In her first year at Hays County’s Chapa Middle School, then 11-year-old Alexandra Dorantes discovered the school lacked an orchestra program, offering only choir, band and mariachi. Encouraged by her grandmother, Dorantes joined the mariachi with her classical violin training and completely fell in love with Mexican music.
This April, vocal performance senior Dorantes released her second album, Inolvidable, meaning “unforgettable.” As a member of the choir and opera at the Butler School of Music, Dorantes currently holds voting membership with the Latin Recording Academy and said she plans to continue pursuing a solo career.
“I grew up listening to (mariachi) music,” Dorantes said. “My grandma was the one that gave me the push in that direction, and I’m so grateful that she did.”
Dorantes said she has been passionate about music since she was young, beginning to learn violin with her mother at five years old. She eventually began training classically and joined an orchestra, she said.
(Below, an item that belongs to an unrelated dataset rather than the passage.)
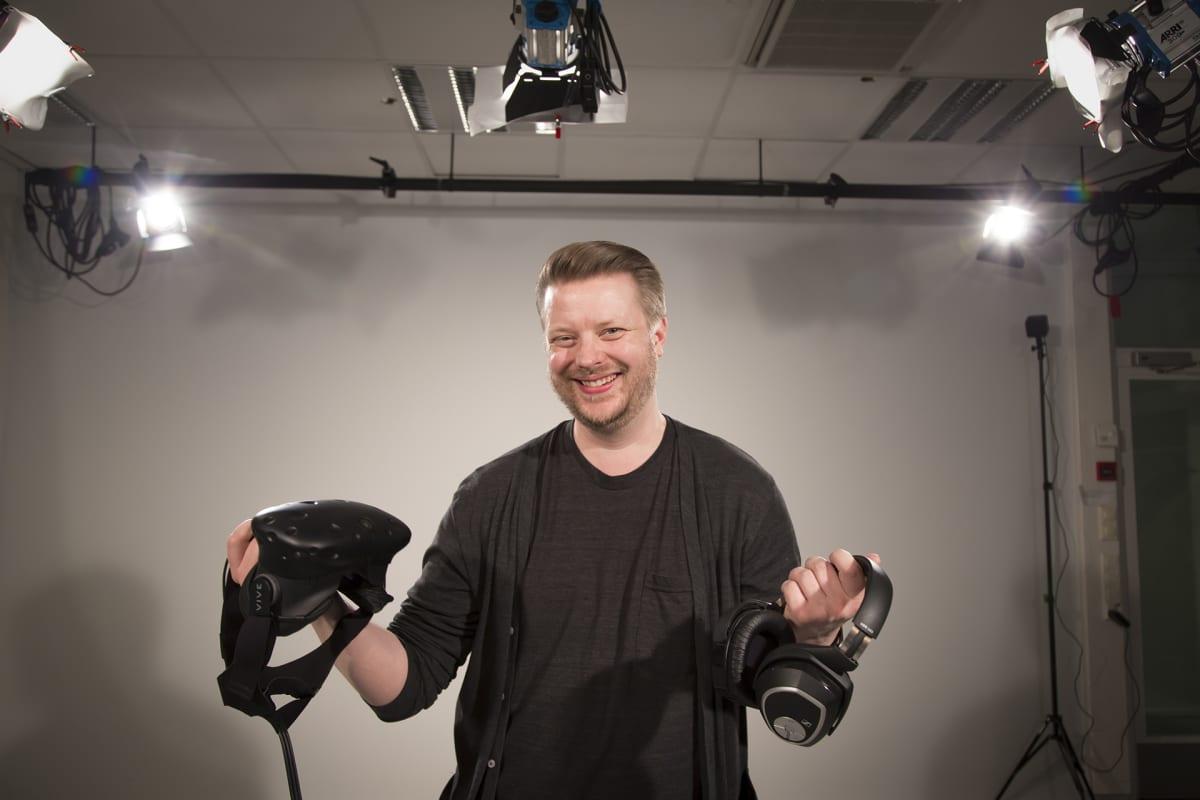 Mies poseeraa studiossa virtuaalilasit ja kuulokkeet kädessä.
“My parents are Mexican, and they instilled in me the culture, the roots, the traditions of Mexico,” Dorantes said
Dorantes said that throughout middle and high school, she competed in vocal competitions and learned she loved singing. Dorantes released her first album, Ni Contigo, Ni Sin Tí, in 2022.
“I knew it was something that I would love to keep in memory and listen back to my growth as a mariachi musician, but also promote those songs that are so important in the tradition,” Dorantes said.
Dorantes said her latest album, Inolvidable, presents a tribute to her Mexican heritage and features both contemporary and traditional Mexican music.
“My album Inolvidable is what I hope to be — a bridge to connect generations,” Dorantes said. “A lot of the songs that I have within my album are older songs that I loved listening to, that my dad loved listening to.”
Dorantes said the University’s music program proved one of the biggest factors in her choice to attend UT.
“The first time that she performed she was about 10 years old,” Dorantes’ mother and producer Veronica Palacios said. “She also performed at Bass Recital Hall when she was a member of the Austin Youth Orchestra.”
Palacios said that Grammy-winning artist Alberto Jiménez Maeda collaborated with Dorantes on an arrangement for a national mariachi competition in Los Angeles. There, they began working together on the song she sang in the competition, “Es Mentira,” for her first album.
“We make a great team,” Maeda said originally in Spanish. “Her work is a family affair. Her mom and dad are deeply involved in this project; they’ve been her managers and producers. Together, we choose the songs, we choose how they’re going to sound.”
Maeda said that he has won and been nominated for Grammy awards in the past with the group Mariachi Divas, over a span of fifteen albums. He said he and Dorantes now work towards achieving the same for her.
“What Alexa is doing is singing about life and love, things that never go out of style,” Maeda said. “Her songs have beautiful messages.”